EXTRACT TO READ
Real Estate Weekly Outlook
U.S. equity markets continued their relentless rally this week amid a bullish convergence of positive economic and housing data, encouraging coronavirus trends, and a dovish tack from the Federal Reserve in which the central bank signaled its intentions to keep rates lower for longer. While the high-flying mega-cap technology stocks continue to power the rally, the gains this week were more broad-based following the emergency approval of a five-minute coronavirus test from Abbott Laboratories (ABT), which has been heralded by many experts as a “game-changer” for the “shutdown-sensitive” sectors.
Gaining for the eighth week out of the past nine and closing at all-time record highs on all five trading days this week, the S&P 500 (SPY) jumped another 3.3% this week while the Dow Jones Industrial Average (DIA) managed to climb back into positive territory for the year. Despite being a quiet week of REIT newsflow, it was a solid week for the broad-based Equity REIT ETF (VNQ), which gained 2.2% as 17 of 18 property sectors finished in the green, led by strong gains from the hotel, retail, and student housing REIT sectors. Mortgage REITs (REM), meanwhile, gained 2.9% this week as continued strong housing market data has been the “tide that lifts all boats.”
Ten of the eleven GICS equity sectors finished higher on the week led by the Communications (XLC) and Technology (XLK) sectors. A development that we view as fundamentally positive for the interest-rate-sensitive commercial and residential real estate sectors, the Federal Reserve signaled this week that it is abandoning the policy course which prescribed a “preemptive strike” on inflation while also transitioning to an average inflation targeting approach. Together, these strategy shifts imply a monetary policy regime that will keep nominal short-term rates “lower for longer.” Residential REITs and real estate-related financials led the Hoya Capital Housing Index to gains this week despite uncharacteristic weakness from the homebuilders, which have consolidated gains following a relentless rally over the last quarter driven by the continued “V-shaped” housing recovery.

REQUIRED ACTIONS
**A)** Answer these questions from the real estate weekly outlook:
(i) Which company received emergency approval for a five-minute coronavirus test?
(ii) How many of the 18 property sectors finished in the green this week?
(iii) Which two GICS equity sectors led the week's gains?
**B)** Could you resume the real estate weekly outlook from the point where it stops?

DATA SHOWN
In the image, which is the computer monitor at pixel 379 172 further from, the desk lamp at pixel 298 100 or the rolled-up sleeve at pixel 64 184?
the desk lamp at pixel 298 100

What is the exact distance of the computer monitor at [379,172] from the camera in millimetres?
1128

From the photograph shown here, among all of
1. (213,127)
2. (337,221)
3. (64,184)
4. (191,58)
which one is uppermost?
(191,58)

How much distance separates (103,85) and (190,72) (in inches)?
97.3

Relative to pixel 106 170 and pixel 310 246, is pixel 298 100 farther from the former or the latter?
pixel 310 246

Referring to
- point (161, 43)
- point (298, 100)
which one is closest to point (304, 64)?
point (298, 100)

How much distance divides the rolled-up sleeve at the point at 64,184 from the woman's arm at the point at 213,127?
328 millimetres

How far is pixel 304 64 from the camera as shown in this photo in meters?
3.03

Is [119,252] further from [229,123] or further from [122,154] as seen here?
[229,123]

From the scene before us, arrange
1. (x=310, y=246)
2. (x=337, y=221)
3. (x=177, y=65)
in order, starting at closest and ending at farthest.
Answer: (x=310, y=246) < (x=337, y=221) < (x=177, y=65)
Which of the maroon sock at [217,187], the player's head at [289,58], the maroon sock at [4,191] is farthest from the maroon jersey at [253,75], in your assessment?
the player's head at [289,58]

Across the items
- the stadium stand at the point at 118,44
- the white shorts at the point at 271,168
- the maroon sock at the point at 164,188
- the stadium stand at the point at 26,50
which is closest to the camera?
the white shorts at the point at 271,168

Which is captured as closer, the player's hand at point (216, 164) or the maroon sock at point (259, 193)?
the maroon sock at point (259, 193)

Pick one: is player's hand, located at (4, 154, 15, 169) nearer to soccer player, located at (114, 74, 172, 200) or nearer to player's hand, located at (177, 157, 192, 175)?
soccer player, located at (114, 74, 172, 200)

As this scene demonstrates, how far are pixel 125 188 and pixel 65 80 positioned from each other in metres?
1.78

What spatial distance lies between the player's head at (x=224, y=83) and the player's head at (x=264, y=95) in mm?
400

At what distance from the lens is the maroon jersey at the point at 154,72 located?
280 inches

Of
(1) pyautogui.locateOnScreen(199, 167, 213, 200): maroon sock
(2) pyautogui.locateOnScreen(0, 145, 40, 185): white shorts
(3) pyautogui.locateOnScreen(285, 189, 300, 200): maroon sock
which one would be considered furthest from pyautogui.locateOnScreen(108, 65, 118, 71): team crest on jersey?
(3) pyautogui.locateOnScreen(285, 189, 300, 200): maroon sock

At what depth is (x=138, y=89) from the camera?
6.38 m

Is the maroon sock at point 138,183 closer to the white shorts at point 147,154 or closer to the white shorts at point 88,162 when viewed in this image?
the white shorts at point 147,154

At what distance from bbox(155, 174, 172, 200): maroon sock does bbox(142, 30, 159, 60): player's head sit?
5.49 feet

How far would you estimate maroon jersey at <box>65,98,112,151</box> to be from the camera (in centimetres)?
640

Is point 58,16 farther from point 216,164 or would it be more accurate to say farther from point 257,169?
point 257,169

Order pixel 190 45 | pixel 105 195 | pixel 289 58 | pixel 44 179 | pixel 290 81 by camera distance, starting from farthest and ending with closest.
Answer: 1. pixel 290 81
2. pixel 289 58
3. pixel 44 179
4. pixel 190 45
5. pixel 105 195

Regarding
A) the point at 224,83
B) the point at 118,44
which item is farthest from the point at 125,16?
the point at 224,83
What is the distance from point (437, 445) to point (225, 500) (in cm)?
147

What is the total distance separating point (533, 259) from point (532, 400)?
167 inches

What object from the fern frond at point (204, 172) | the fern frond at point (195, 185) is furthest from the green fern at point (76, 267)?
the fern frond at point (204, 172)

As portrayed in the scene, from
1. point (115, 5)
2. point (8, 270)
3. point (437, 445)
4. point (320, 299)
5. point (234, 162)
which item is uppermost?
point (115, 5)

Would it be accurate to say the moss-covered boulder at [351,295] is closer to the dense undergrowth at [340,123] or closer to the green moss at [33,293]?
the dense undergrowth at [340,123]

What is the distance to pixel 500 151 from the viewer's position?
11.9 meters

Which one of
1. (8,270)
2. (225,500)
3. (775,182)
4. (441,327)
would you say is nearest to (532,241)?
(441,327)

RESULTS IN ORDER
**A)**
(i) Abbott Laboratories (ABT)
(ii) 17
(iii) Communications (XLC) and Technology (XLK)

**B)**
On that point, New Home Sales topped estimates in July, surging 13.9% from June and were higher by 36.3% from last year. The 901k seasonally-adjusted rate was the strongest sales rate since 2007. Last week, Existing Home Sales surged by 24.7% in July from last month and rose nearly 9% from last year, according to data released by the National Association of Realtors. This was the strongest monthly gain in the history of the survey and was the highest sales pace since December 2006. The supply of existing homes dipped 21% from last year, representing a 3.1-month supply at the current sales pace, down from 4.2-months last year, and the lowest in the survey’s history.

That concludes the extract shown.